The Ukrainian industrial group, which financed the construction, plans to erect twenty units in total. A senior official of the nation's national security council and former defence minister, the official, declared they would be “critically important for saving the lives of our military and assisting troops on the frontline.” The organization referred to the initiative as the “largest-scale and demanding” it had undertaken after the enemy's military offensive.

An example of the facility's operating theatres.

Holovashchenko, said some wounded soldiers had to endure delays many hours or even days before they could be evacuated because of the danger of air assaults. “Our facility received two critically ill patients who came at 3am. I had to perform a removal of both limbs on one of them. The soldier's tourniquet had been applied for such an extended period there was no other option.” How did he cope with traumatic operations? “My career in medicine for 20 years. You have to concentrate,” he said.

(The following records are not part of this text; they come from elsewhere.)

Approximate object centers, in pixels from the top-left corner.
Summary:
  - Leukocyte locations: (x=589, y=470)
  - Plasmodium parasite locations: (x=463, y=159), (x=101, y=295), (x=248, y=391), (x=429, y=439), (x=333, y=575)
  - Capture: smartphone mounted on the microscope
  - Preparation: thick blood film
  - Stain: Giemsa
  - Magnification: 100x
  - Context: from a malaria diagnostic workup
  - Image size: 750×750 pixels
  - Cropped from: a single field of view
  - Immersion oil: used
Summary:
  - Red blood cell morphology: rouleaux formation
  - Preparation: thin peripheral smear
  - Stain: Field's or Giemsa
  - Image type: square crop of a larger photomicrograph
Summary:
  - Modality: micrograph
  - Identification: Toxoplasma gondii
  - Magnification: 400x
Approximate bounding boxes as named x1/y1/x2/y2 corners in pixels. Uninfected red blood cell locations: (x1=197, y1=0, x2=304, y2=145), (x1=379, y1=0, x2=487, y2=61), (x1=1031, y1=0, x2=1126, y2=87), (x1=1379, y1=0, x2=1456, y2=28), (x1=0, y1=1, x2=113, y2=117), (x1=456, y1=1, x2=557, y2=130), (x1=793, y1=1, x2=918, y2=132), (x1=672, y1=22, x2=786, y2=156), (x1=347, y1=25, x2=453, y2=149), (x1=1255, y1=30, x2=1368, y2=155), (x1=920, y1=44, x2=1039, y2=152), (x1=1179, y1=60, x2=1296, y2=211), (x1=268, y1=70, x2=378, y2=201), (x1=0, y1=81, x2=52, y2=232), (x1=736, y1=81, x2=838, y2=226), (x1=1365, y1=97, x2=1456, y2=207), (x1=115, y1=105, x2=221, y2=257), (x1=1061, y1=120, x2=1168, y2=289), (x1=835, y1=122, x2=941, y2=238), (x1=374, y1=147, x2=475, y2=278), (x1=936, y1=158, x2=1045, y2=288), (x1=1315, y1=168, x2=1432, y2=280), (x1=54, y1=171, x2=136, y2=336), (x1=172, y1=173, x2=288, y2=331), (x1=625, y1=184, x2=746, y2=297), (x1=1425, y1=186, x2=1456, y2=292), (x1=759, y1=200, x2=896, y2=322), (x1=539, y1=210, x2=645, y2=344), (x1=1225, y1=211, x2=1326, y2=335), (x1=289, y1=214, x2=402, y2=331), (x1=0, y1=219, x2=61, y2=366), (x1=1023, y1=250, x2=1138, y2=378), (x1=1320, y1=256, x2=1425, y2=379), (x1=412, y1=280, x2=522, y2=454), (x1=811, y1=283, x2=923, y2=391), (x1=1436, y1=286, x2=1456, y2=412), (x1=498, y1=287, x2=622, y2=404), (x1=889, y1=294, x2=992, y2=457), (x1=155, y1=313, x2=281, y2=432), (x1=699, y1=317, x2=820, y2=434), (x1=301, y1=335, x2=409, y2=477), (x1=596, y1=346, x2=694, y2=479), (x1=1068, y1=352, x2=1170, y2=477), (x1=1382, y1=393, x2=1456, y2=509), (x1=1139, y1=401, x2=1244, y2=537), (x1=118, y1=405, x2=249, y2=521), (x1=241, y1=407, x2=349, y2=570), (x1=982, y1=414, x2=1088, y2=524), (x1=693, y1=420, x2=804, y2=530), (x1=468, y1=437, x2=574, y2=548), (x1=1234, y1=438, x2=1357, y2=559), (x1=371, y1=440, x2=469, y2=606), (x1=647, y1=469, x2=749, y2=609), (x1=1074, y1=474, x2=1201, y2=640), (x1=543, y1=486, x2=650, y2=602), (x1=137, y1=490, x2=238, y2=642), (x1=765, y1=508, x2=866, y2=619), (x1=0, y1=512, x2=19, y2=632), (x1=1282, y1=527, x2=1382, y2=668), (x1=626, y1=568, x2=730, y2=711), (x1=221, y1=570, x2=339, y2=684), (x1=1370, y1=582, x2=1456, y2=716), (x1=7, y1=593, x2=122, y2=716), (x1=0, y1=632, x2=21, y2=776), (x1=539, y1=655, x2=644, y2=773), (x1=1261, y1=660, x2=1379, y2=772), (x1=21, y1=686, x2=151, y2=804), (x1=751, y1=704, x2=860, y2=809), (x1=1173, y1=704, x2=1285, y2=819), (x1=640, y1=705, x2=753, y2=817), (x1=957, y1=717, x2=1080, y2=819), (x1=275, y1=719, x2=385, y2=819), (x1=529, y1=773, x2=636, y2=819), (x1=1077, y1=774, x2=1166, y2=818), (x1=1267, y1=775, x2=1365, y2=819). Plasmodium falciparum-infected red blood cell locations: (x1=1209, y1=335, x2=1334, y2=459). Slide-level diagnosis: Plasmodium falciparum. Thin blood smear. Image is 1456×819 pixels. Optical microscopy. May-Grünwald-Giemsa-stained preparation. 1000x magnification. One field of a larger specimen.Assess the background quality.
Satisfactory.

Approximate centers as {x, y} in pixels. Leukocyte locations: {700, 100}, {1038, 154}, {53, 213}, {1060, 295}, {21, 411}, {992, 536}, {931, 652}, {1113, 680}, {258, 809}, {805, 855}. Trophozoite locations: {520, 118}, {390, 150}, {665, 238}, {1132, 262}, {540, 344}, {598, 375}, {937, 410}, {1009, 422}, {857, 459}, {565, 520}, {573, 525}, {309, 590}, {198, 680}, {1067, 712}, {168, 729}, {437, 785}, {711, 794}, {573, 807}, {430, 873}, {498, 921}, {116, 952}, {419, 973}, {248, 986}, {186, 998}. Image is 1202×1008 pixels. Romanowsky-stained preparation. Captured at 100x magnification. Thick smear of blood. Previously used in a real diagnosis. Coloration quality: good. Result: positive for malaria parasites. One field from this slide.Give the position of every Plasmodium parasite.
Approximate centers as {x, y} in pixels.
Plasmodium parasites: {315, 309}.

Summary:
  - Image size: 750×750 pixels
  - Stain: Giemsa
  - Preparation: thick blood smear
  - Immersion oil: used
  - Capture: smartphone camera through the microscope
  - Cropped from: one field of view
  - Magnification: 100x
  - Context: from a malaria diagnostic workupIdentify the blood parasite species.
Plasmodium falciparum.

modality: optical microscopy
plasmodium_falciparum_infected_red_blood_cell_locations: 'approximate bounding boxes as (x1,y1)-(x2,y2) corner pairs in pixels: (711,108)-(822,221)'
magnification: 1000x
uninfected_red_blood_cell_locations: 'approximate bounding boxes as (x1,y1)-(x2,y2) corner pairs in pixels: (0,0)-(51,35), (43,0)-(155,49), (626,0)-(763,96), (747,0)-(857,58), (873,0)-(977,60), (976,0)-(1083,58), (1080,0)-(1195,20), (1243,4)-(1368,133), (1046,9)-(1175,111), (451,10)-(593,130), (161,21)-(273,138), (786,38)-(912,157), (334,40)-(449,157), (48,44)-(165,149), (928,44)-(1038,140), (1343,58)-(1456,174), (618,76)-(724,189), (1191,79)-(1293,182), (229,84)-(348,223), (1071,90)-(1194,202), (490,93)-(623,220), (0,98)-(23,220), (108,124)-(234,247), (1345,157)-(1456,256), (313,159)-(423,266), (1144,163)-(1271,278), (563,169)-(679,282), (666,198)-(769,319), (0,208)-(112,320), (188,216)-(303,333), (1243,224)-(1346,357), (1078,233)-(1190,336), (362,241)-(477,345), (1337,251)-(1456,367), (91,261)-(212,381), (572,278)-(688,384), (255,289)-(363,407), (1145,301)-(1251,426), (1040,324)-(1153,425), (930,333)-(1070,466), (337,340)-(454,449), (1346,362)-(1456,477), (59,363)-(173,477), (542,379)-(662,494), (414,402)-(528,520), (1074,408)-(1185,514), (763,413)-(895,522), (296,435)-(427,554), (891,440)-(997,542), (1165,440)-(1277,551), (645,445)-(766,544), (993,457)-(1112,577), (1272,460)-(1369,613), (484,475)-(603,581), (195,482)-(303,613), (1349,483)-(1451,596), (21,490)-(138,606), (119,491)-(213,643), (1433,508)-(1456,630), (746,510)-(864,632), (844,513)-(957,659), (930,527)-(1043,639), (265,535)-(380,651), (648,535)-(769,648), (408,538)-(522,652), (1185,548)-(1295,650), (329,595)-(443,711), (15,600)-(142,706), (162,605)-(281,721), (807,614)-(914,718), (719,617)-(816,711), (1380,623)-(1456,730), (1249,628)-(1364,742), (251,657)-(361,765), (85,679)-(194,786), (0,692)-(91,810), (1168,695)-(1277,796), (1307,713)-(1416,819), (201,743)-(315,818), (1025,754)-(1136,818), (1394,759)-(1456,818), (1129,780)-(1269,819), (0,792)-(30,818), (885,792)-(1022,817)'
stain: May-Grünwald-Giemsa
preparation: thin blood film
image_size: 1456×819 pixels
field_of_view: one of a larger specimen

Medical assistants wheeled Mykolaichuk up the passage and into an ambulance. The transport was stationed under a shrub. He and the other military members were transferred to the city of Dnipro for additional medical care. The underground hospital staff paused for rest. The hospital’s orange feline, Vasilevs, padded toward the entrance to await the incoming patients. “We are active around the clock,” Holovashchenko said. “It doesn’t stop.”

Janet Nichols
Janet Nichols

A seasoned casino enthusiast with over a decade of experience in slot machine analysis and gaming strategy development.